- **DATA SHOWN**:
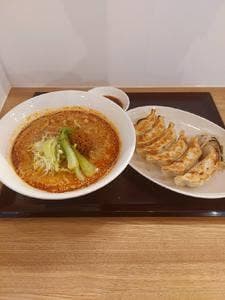 ぎょうざの萬代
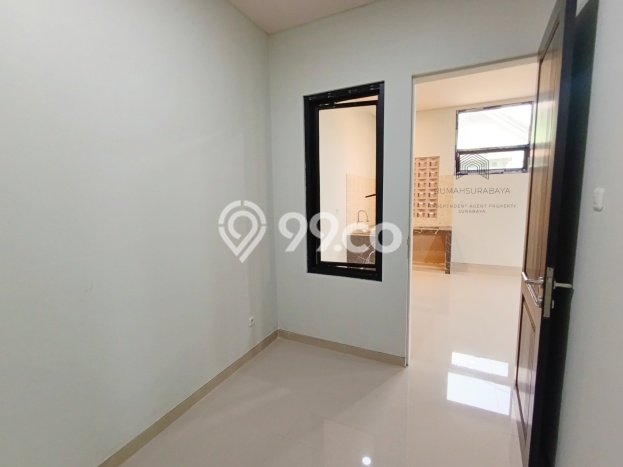 Rumah Strategis Menganti, Gresik, Luas 62m2m² LB 110m2m² Rumah Strategis Menganti, Gresik, Luas 62m2m² LB 110m2m²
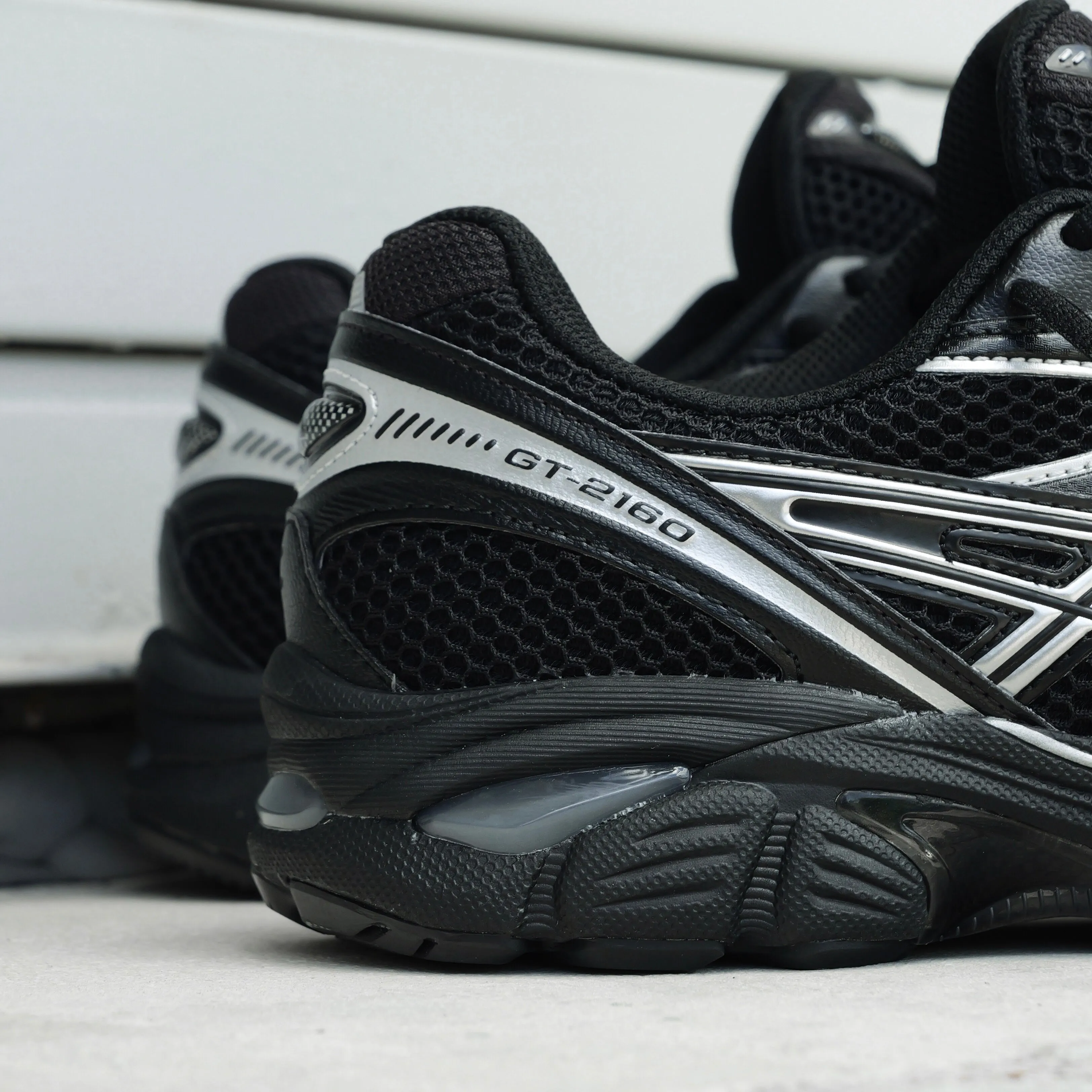 Mens Asics GT-2160 (Black/Pure Silver) running shoe close-up shots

- **TASK GOAL**:
An exact copy is needed of the lines running from the one containing "Rumah Strategis Menganti, Gresik, Luas 62m2m² LB 110m2m² Rumah" through the last line of the material, and of no others; pictures stay out.

- **PROBLEM SOLUTION**:
 Rumah Strategis Menganti, Gresik, Luas 62m2m² LB 110m2m² Rumah Strategis Menganti, Gresik, Luas 62m2m² LB 110m2m²
 Mens Asics GT-2160 (Black/Pure Silver) running shoe close-up shots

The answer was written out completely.